Inter Milan Masih Optimis ke Liga Champions

By Wan Faizal / Published on Thursday, 05 Jan 2017

Icardi-Banega

Inter Milan masih menyimpan asa untuk mengakhiri musim ini dengan lolos ke Liga Champions alias berada di tiga besar klasemen. Menurut kapten Mauro Icardi, segalanya memang masih mungkin bagi mereka jika melihat bagaimana performa terkini Inter yang bisa memenangi tiga laga terakhirnya melawan Genoa, Sassuolo, dan Lazio.

Performa Inter musim ini memang tidak bisa dibilang stabil.
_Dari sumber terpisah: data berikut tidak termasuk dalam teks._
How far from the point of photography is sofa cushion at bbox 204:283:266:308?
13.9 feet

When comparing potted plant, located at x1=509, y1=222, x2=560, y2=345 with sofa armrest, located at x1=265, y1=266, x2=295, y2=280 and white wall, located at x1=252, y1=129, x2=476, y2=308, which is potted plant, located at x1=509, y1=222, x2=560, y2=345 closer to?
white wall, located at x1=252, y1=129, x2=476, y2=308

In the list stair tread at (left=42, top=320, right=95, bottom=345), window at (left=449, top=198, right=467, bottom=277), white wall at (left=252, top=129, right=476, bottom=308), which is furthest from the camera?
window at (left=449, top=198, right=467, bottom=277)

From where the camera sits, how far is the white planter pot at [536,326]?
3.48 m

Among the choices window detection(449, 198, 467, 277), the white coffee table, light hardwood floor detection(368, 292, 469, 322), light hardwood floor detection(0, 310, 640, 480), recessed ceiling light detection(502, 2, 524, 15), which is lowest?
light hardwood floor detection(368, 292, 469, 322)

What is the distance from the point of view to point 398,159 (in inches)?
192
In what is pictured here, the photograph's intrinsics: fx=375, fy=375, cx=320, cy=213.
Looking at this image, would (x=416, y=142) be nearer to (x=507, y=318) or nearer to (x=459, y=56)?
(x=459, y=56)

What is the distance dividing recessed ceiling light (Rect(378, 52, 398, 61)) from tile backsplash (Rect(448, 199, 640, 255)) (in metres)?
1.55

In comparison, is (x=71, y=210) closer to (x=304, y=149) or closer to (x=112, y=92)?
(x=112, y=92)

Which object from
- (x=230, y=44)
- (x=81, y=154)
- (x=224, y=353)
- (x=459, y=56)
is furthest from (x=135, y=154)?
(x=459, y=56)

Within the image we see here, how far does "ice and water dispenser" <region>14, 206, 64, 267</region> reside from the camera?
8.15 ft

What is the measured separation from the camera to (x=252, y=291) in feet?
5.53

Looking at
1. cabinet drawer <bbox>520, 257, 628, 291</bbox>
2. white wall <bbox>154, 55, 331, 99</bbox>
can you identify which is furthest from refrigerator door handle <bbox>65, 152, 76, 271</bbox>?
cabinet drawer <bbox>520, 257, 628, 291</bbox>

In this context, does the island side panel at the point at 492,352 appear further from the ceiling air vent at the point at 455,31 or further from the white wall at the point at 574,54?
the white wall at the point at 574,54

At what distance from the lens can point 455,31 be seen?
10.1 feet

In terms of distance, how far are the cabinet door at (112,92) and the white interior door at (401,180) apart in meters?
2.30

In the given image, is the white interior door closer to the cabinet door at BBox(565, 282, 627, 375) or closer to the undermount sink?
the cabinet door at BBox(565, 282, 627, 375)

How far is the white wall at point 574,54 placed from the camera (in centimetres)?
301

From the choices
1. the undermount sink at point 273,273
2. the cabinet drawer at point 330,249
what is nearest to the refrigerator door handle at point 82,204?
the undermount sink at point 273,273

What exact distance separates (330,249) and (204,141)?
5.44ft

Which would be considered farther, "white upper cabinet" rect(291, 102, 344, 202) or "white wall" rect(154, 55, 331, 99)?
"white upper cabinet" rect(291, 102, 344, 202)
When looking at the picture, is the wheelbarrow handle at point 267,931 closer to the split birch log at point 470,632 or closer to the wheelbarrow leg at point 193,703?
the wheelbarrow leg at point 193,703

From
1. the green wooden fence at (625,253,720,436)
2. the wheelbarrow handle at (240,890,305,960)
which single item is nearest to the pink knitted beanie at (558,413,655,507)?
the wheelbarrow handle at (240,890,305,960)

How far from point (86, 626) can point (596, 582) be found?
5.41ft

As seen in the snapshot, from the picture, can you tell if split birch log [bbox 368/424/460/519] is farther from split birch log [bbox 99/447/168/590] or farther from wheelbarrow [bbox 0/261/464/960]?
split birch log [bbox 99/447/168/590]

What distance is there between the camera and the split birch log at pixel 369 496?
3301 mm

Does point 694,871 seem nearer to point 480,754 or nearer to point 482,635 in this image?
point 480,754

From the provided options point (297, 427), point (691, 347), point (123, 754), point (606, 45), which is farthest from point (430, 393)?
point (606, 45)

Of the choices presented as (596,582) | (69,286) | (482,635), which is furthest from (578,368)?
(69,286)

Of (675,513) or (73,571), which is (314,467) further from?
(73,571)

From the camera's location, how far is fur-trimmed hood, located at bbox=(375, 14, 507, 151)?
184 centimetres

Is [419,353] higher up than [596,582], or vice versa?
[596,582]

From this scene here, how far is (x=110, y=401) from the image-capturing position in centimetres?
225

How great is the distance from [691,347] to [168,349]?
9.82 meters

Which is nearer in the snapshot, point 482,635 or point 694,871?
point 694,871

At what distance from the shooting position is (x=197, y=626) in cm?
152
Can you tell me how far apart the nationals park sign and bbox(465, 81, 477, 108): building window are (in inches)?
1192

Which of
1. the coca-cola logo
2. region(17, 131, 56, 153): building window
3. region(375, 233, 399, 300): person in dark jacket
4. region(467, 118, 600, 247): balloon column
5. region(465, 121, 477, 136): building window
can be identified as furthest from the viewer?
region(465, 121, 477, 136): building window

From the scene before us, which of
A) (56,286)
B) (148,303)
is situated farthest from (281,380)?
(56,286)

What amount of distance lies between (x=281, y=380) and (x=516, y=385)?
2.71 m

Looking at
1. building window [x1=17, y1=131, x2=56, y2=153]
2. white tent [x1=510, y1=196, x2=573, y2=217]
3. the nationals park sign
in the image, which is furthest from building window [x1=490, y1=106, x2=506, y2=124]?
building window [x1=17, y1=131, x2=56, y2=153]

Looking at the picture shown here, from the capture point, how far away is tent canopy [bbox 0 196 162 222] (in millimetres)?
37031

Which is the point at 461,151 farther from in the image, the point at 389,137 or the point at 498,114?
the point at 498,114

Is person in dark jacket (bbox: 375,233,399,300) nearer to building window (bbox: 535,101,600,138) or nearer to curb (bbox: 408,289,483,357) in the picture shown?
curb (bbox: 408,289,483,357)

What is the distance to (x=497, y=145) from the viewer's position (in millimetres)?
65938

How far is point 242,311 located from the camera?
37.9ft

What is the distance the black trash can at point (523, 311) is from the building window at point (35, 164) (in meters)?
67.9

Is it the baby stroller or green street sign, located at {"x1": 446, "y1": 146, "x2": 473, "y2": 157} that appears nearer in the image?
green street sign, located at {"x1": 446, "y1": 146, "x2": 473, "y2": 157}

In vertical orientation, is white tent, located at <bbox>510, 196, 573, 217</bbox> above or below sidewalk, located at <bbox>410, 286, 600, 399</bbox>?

Pergantian pelatih dari Frank De Boer ke Stefano Pioli membuktikan ada strategi yang salah dari Inter sejak awal musim lalu. Imbasnya, buruknya performa mereka sejak awal musim kompetisi hanya bisa membawa Inter menduduki peringkat ketujuh saat ini dengan koleksi 30 poin meski itu hanya berjarak lima angka saja dengan Napoli di peringkat ketiga.

Namun Inter memang boleh optimis jika melihat performa di tiga pertandingan terakhir. Setelah dibekap Napoli di San Paolo, berikutnya Inter bisa menghabisi Genoa, Sassuolo, dan Lazio yang menariknya dalam tiga pertandingan tersebut anak asuh Pioli bisa mencatatkan clean sheets alias tidak kebobolan sama sekali.

“Apakah kami bisa lolos (ke Liga Champions)? Ya, ini bukan hanya ambisi klub namun kami juga bisa menunjukkannya lewat performa kami selama Bulan Desember lalu. Kami bisa memenangi tiga pertandingan beruntun dan menemukan keseimbangan yang tepat. Masa depan kami memang kami sendiri yang menentukan dan kemudian kita lihat saja bagaimana situasinya pada Mei nanti,” terang Icardi.

Setelah memasuki tahun baru, Inter sebenarnya mendapatkan jadwal yang sangat bersahabat di Bulan Januari ini. Pasalnya, mereka hanya akan bertemu dengan lawan yang diatas kertas harusnya bisa dikalahkan dengan mudah yakni Udinese, Chievo Verona, Palermo, dan Pescara. Lantas, apakah Inter merasa percaya diri bisa menang di empat laga tersebut?

“Kami sebenarnya tidak boleh berpikir bahwa kami akan menang dengan mudah. Diatas kertas boleh saja kalian berpikir seperti itu namun Serie-A adalah liga yang kejam. Ketika kamu membiarkan lawan mengembangkan permainan, maka itu bisa sangat menyulitkanmu.”